### Problem set:
a) Decide whether each statement agrees with the note to the reader below: (i) the writer normally writes the moon poems during the lunation in question; (ii) this month's poem came to the writer shortly after the solstice; (iii) what comes through is usually what the writer hoped for. Answer yes or no for each and quote the deciding words of the note.
b) Continue the note to the reader below, starting after its last sentence.

A NOTE TO THE READER:
Normally I write these moon poems during the lunation in question. I make notes throughout the month, and sometimes try to intend what will come through, but it’s always a surprise, and seldom what I hoped for or intended. Writing this way has been occasionally terrifying: it often pushes me into spaces of real risk: that I might violate or deform an intimate truth and thus do harm to very real and unfolding circumstances, that I might hurt someone I love, or someone I don’t know, that I might hurt myself by saying wrong what I scarcely know how to put into words. I think the whole attraction, for me, of poetry, is the idea of trying to say what can’t be said.
This month’s poem actually came to me ten days early, shortly before the solstice. A lover had said things to me, things I did not believe, that seemed to stimulate my menstrual cycle. Ten days early, this poem flooded out of me right as I started to bleed. It was somewhat embarrassing, and also undeniable, as I wrote, to recognize that in me somehow the poetic impulse seems to have yoked itself to my moon cycle, and that writing monthly for Artforum over the years has actually played an important role in this fusion.

### Data:
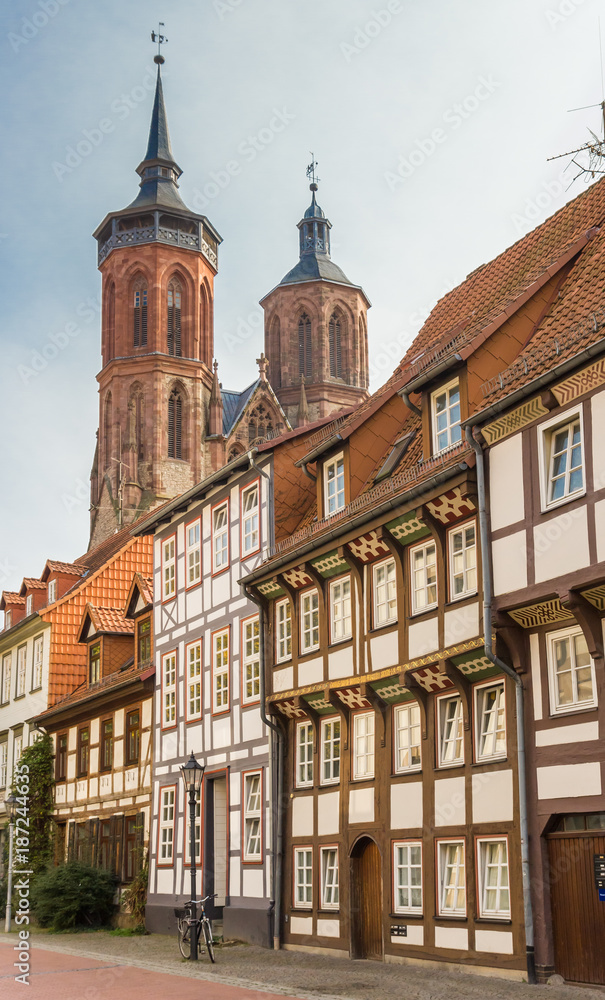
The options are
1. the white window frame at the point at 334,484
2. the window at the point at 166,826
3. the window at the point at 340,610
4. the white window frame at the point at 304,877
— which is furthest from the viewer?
the window at the point at 166,826

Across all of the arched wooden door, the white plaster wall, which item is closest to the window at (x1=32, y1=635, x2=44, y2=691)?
the arched wooden door

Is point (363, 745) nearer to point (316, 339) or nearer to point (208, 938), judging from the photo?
point (208, 938)

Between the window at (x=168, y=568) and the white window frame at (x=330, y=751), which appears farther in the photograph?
the window at (x=168, y=568)

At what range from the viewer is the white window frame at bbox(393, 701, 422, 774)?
1892 cm

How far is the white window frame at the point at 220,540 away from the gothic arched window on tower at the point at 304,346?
2637 inches

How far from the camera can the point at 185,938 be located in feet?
69.0

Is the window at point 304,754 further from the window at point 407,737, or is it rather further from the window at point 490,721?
the window at point 490,721

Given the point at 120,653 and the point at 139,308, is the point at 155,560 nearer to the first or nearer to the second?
the point at 120,653

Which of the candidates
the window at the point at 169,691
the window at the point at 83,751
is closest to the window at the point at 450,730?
the window at the point at 169,691

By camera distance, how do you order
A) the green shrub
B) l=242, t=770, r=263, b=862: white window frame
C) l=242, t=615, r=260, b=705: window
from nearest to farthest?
l=242, t=770, r=263, b=862: white window frame
l=242, t=615, r=260, b=705: window
the green shrub

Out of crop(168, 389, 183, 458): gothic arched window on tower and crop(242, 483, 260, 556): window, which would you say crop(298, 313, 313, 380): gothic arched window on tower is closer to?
crop(168, 389, 183, 458): gothic arched window on tower

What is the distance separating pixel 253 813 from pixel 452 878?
6.67 meters

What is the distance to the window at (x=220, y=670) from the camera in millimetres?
25188

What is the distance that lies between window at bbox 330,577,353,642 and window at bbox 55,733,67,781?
15.9 meters
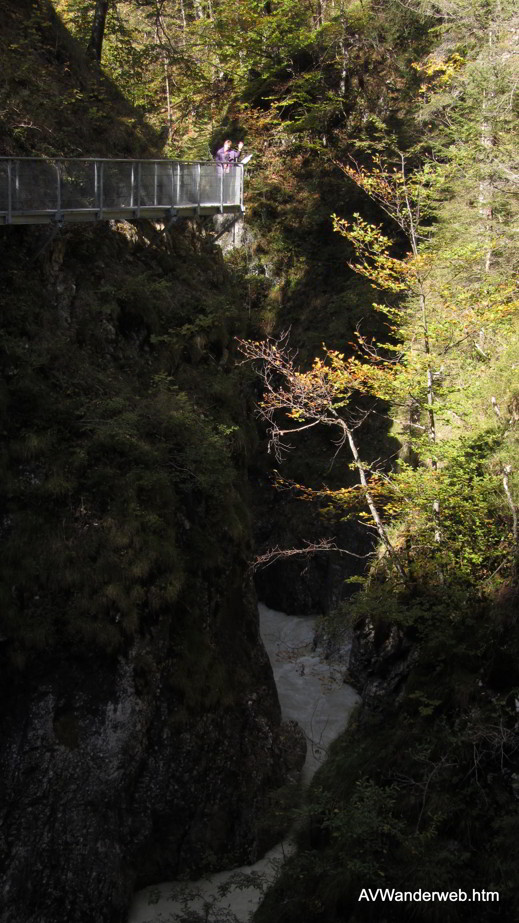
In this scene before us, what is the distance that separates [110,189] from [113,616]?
8665mm

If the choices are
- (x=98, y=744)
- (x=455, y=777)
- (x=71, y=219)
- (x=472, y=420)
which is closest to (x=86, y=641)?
(x=98, y=744)

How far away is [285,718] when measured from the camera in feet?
50.0

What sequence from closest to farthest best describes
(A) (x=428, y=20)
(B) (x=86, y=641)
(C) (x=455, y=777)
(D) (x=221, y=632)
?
(C) (x=455, y=777) < (B) (x=86, y=641) < (D) (x=221, y=632) < (A) (x=428, y=20)

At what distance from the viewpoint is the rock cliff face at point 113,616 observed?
31.6 ft

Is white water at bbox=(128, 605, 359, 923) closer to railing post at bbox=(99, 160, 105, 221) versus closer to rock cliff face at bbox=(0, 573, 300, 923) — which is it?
rock cliff face at bbox=(0, 573, 300, 923)

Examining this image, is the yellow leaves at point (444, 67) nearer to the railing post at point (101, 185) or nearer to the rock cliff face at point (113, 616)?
the railing post at point (101, 185)

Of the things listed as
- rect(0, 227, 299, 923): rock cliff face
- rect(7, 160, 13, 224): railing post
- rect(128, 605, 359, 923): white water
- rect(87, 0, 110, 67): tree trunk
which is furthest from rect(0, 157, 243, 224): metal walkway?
rect(128, 605, 359, 923): white water

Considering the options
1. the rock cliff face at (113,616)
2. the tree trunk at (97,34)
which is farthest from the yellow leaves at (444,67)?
the tree trunk at (97,34)

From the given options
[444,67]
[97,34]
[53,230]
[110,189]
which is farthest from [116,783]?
[97,34]

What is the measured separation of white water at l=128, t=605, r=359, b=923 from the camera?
10.3 metres

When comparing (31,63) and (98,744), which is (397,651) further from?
(31,63)

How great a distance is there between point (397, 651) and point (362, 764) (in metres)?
2.24

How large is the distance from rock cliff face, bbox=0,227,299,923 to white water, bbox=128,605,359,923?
317 millimetres

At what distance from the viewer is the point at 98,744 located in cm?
988
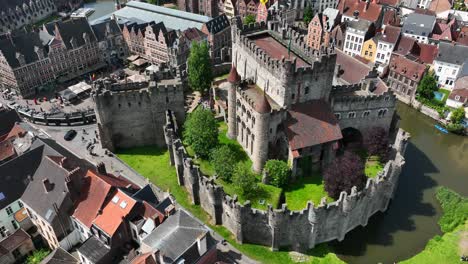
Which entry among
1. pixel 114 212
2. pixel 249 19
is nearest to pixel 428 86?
pixel 249 19

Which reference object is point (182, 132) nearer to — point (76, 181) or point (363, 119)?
point (76, 181)

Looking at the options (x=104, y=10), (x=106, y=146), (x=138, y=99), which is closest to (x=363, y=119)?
(x=138, y=99)

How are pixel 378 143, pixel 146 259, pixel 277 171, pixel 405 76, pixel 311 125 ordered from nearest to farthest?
pixel 146 259, pixel 277 171, pixel 311 125, pixel 378 143, pixel 405 76

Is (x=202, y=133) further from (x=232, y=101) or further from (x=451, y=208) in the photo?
(x=451, y=208)

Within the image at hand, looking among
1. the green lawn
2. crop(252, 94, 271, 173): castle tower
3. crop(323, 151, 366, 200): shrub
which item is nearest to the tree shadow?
crop(323, 151, 366, 200): shrub

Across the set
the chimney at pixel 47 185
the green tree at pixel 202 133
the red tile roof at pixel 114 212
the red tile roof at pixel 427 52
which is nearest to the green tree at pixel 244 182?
the green tree at pixel 202 133

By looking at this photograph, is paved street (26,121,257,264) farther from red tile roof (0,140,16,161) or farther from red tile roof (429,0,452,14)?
red tile roof (429,0,452,14)
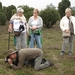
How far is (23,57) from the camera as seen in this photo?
6426mm

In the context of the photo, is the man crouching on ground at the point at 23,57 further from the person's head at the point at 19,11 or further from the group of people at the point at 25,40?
the person's head at the point at 19,11

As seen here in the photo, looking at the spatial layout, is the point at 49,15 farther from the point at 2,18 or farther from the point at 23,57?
the point at 23,57

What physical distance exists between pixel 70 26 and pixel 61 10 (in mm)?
16483

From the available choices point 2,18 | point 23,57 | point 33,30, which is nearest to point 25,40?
point 33,30

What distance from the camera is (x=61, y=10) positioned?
968 inches

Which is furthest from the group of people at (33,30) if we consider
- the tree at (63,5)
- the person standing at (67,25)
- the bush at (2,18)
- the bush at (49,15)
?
the tree at (63,5)

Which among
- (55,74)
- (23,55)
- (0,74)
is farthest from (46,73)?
(0,74)

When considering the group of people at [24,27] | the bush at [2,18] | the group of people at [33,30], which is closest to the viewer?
the group of people at [33,30]

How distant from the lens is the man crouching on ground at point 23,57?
6395 mm

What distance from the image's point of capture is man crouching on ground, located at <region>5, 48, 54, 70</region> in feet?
21.0

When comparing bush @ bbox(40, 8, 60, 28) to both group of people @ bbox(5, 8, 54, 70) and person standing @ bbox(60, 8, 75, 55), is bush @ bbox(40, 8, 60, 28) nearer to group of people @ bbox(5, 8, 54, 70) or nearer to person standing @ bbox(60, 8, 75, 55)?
group of people @ bbox(5, 8, 54, 70)

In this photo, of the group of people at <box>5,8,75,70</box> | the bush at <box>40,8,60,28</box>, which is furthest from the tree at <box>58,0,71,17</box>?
the group of people at <box>5,8,75,70</box>

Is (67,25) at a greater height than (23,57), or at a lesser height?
greater

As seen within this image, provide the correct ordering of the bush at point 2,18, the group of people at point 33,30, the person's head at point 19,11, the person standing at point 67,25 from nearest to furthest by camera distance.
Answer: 1. the group of people at point 33,30
2. the person's head at point 19,11
3. the person standing at point 67,25
4. the bush at point 2,18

### Responses:
a)
(i) Yes: "Normally I write these moon poems during the lunation in question."
(ii) No: "This month’s poem actually came to me ten days early, shortly before the solstice."
(iii) No: "it’s always a surprise, and seldom what I hoped for or intended."

b)
I am not the first artist to notice a link between creativity and sexuality, but I will say I have not had enough to read, or artwork to look at, that testifies to a queer, femme, bloody virility, a menstrual consciousness that is not necessarily—and perhaps even necessarily NOT—about bringing children into the world, but rather, is somehow married to a different kind of bringing-forth.
This puts me, and therefore you, dear reader, in the odd circumstance of reckoning, on this Full Moon in Cancer, with the ways that I might also have, over the years, identified my own grief cycle too closely with what I have understood as womanhood. Perhaps the most powerful and most important love of my life to date was a trans poet of genius, and this very problem of mine—this clinging to the grief of my menstrual cycle as though it were my only true prize—it caused them great pain. That I understood my own womanhood so narrowly, it hurt them. I write about this in the poem. And when I read the poem, you can hear how this has hurt me too.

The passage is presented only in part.